Can you copy, word for word, the part of the records that opens with the line containing "Visually comparing point" and closes with the last line of the records, with both of those lines included?

*Records for this task*.
----------------------------------------

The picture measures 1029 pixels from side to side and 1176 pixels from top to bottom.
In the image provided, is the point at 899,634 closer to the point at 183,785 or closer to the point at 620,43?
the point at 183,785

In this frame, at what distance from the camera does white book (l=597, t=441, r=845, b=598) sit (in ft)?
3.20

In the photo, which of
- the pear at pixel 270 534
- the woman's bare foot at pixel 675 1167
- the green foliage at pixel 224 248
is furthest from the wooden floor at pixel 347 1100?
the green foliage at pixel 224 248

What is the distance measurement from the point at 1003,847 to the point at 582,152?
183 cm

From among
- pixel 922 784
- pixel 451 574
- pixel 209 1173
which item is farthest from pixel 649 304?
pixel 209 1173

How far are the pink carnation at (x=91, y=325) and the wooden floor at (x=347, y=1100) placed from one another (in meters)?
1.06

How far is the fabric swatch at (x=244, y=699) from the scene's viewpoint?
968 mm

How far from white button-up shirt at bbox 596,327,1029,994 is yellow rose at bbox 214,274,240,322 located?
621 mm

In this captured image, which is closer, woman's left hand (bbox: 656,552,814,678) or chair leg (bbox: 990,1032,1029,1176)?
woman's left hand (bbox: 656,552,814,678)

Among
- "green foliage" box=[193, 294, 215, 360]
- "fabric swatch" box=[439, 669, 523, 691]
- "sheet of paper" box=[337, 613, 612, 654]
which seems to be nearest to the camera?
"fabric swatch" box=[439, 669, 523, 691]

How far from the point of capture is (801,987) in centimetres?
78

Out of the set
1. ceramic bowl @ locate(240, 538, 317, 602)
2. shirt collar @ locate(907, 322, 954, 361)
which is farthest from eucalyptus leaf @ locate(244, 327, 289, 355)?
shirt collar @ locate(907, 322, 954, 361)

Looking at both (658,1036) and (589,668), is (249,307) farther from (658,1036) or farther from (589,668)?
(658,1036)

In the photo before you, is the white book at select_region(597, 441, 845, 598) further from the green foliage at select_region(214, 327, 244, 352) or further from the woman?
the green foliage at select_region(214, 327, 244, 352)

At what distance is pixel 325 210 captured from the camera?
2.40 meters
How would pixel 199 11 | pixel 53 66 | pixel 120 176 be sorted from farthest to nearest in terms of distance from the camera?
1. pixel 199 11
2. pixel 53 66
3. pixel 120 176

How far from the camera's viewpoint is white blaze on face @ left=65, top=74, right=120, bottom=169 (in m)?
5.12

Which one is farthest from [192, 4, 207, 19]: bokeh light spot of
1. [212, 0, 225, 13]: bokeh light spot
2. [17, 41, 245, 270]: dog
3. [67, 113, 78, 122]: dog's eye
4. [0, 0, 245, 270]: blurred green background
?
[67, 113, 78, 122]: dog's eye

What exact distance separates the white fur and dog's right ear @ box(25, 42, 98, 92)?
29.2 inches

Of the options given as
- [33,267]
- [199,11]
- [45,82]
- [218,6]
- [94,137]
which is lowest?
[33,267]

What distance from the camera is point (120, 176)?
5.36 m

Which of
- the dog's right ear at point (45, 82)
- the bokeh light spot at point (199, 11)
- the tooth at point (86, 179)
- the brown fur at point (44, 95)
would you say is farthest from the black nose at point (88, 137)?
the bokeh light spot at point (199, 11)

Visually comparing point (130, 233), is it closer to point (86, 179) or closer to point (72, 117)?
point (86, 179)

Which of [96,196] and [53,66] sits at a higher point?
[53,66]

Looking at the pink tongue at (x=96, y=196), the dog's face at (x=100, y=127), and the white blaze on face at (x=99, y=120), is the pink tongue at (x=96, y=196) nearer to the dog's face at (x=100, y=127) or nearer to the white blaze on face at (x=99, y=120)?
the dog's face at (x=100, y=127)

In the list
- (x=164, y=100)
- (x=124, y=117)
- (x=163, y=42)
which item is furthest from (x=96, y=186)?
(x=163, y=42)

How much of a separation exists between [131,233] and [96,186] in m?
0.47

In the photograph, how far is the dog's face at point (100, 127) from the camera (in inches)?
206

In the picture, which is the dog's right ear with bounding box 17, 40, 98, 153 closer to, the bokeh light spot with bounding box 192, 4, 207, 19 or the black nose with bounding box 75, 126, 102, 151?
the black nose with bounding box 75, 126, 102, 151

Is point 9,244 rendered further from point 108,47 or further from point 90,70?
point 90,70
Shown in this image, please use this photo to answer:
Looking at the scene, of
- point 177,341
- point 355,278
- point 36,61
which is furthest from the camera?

----------------------------------------

*Final result*.
Visually comparing point (130, 233), is it closer to point (86, 179) or closer to point (72, 117)?
point (86, 179)

Which of [96,196] and [53,66] sits at a higher point?
[53,66]

Looking at the pink tongue at (x=96, y=196), the dog's face at (x=100, y=127), and the white blaze on face at (x=99, y=120), is the pink tongue at (x=96, y=196) nearer to the dog's face at (x=100, y=127) or nearer to the white blaze on face at (x=99, y=120)?
the dog's face at (x=100, y=127)

In the list
- (x=164, y=100)
- (x=124, y=117)
- (x=163, y=42)
which item is furthest from (x=96, y=186)?
(x=163, y=42)

How much of a separation exists between [131,233] and [96,186] in m?
0.47

In the photograph, how far is the dog's face at point (100, 127) from the camera (in inches)?
206

In the picture, which is the dog's right ear with bounding box 17, 40, 98, 153 closer to, the bokeh light spot with bounding box 192, 4, 207, 19 or the black nose with bounding box 75, 126, 102, 151?
the black nose with bounding box 75, 126, 102, 151

Is point 9,244 rendered further from point 108,47 or further from point 90,70?
point 90,70
Shown in this image, please use this photo to answer:
Looking at the scene, of
- point 177,341
- point 355,278
- point 36,61
which is furthest from the camera?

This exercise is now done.